INSTRUCTIONS FOR THE TASK:
Nothing may be left out of the listing below but its images; repeat the rest exactly.

INPUT DATA:
★ ★ ★ ★ ★

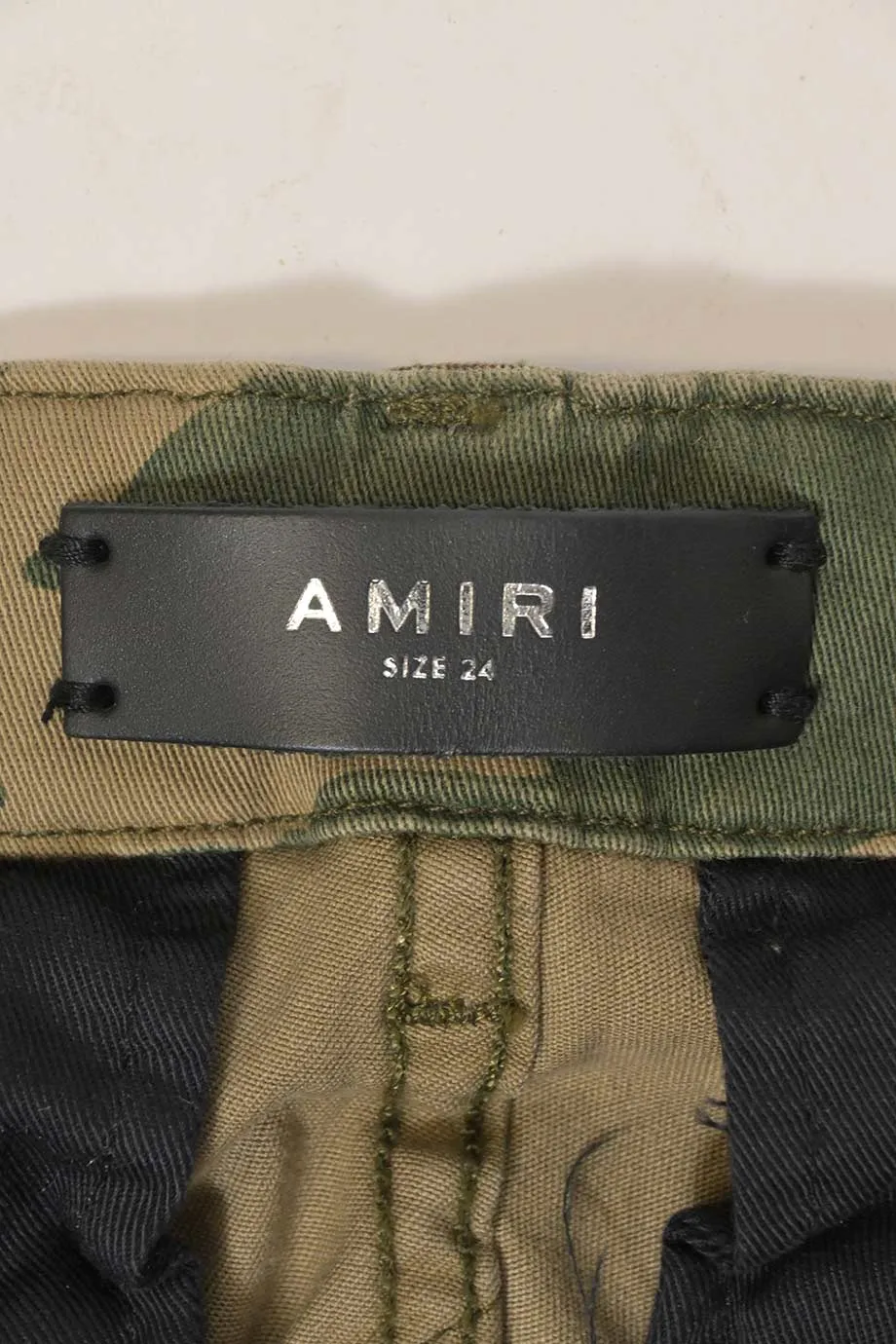 [WW43599] Amiri | Pants
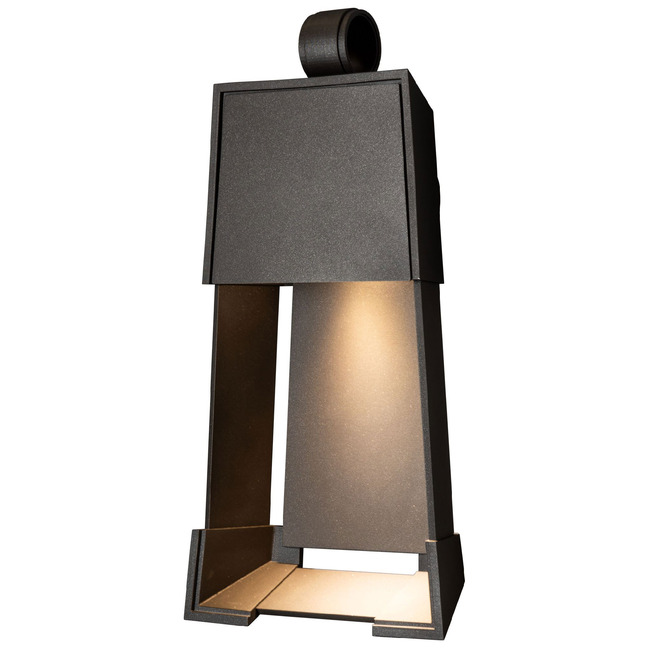 Revere Outdoor Dark Sky Wall Sconce by Hubbardton Forge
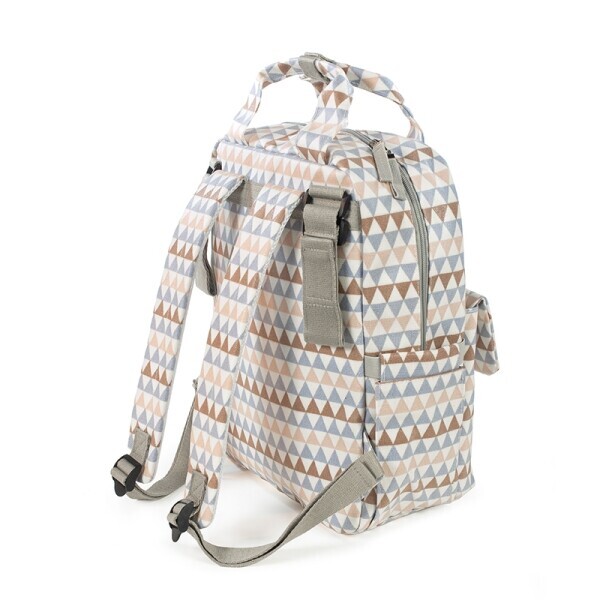 Τσάντα Αλλαξιέρα Backpack Θηλασμού Oliver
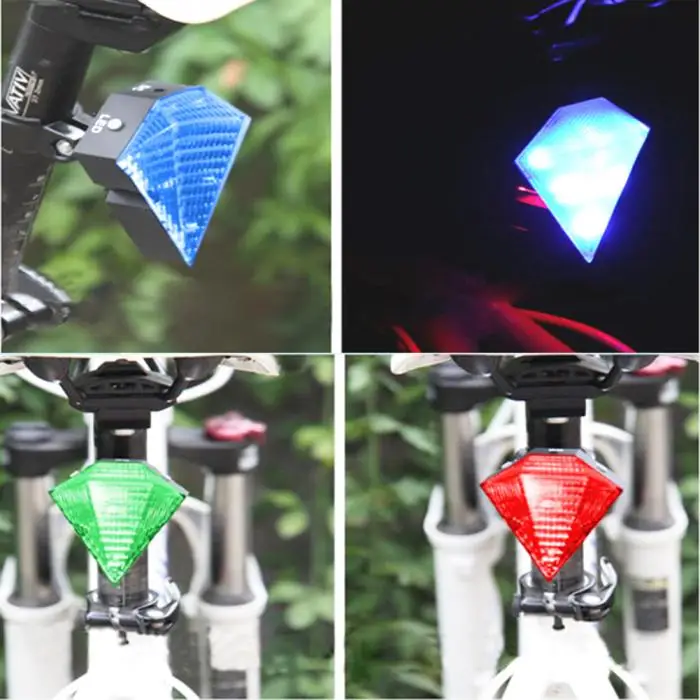Bicycle laser warning Light (7)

★ ★ ★ ★ ★

OUTPUT BELOW:
 [WW43599] Amiri | Pants
 Revere Outdoor Dark Sky Wall Sconce by Hubbardton Forge
 Τσάντα Αλλαξιέρα Backpack Θηλασμού Oliver
Bicycle laser warning Light (7)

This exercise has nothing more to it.